What is expected – Starting at the line that contains "In this scene", copy each line through the final one exactly as written.
— begin Recorded information —
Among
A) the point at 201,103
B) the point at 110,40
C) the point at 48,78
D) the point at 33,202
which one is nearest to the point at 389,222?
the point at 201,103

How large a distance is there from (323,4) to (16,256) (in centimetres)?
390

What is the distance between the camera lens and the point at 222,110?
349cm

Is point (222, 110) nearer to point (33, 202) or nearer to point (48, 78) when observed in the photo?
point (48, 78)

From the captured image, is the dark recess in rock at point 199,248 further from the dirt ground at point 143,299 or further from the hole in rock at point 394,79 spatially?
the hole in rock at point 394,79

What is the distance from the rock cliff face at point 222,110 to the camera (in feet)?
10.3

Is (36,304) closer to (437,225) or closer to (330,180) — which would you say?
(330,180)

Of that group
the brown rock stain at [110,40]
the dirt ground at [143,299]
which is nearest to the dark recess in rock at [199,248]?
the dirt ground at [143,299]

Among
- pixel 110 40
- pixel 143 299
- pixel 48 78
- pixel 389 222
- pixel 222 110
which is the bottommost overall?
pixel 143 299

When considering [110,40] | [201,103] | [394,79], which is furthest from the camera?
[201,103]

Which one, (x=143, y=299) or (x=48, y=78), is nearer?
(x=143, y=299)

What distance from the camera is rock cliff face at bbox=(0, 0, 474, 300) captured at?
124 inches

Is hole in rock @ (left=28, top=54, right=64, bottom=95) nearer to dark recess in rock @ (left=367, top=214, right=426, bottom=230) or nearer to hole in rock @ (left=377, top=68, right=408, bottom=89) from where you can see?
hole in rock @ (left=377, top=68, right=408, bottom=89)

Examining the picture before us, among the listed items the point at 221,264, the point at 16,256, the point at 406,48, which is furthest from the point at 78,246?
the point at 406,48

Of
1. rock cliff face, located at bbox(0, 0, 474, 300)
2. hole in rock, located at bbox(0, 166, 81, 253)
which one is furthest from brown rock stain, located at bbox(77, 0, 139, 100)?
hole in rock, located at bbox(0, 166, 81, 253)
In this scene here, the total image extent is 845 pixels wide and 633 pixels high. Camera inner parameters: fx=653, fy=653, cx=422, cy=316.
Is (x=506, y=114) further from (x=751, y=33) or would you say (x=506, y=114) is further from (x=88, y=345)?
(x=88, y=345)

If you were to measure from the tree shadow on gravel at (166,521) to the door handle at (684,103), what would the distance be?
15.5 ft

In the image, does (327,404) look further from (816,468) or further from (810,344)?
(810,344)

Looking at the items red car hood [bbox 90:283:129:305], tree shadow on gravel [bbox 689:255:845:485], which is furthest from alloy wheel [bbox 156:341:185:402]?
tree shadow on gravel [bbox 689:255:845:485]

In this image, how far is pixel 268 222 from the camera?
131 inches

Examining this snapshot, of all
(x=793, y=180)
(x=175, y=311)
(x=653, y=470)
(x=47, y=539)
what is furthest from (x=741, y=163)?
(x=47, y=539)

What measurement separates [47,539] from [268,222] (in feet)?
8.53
— end Recorded information —
Written solution –
In this scene here, the total image extent is 845 pixels wide and 633 pixels high. Camera inner parameters: fx=653, fy=653, cx=422, cy=316.
Is (x=506, y=114) further from (x=751, y=33) or would you say (x=506, y=114) is further from (x=88, y=345)?
(x=88, y=345)

If you were to measure from the tree shadow on gravel at (166,521) to the door handle at (684,103), what would the distance be?
15.5 ft

In the image, does (327,404) look further from (816,468) or further from (810,344)?
(810,344)

Looking at the items red car hood [bbox 90:283:129:305], tree shadow on gravel [bbox 689:255:845:485], which is furthest from alloy wheel [bbox 156:341:185:402]?
tree shadow on gravel [bbox 689:255:845:485]

In this image, how far is pixel 268 222 from the camera?
131 inches

Examining this snapshot, of all
(x=793, y=180)
(x=175, y=311)
(x=653, y=470)
(x=47, y=539)
what is furthest from (x=741, y=163)?
(x=47, y=539)

What measurement separates [47,539] from [268,222] (in feet)?
8.53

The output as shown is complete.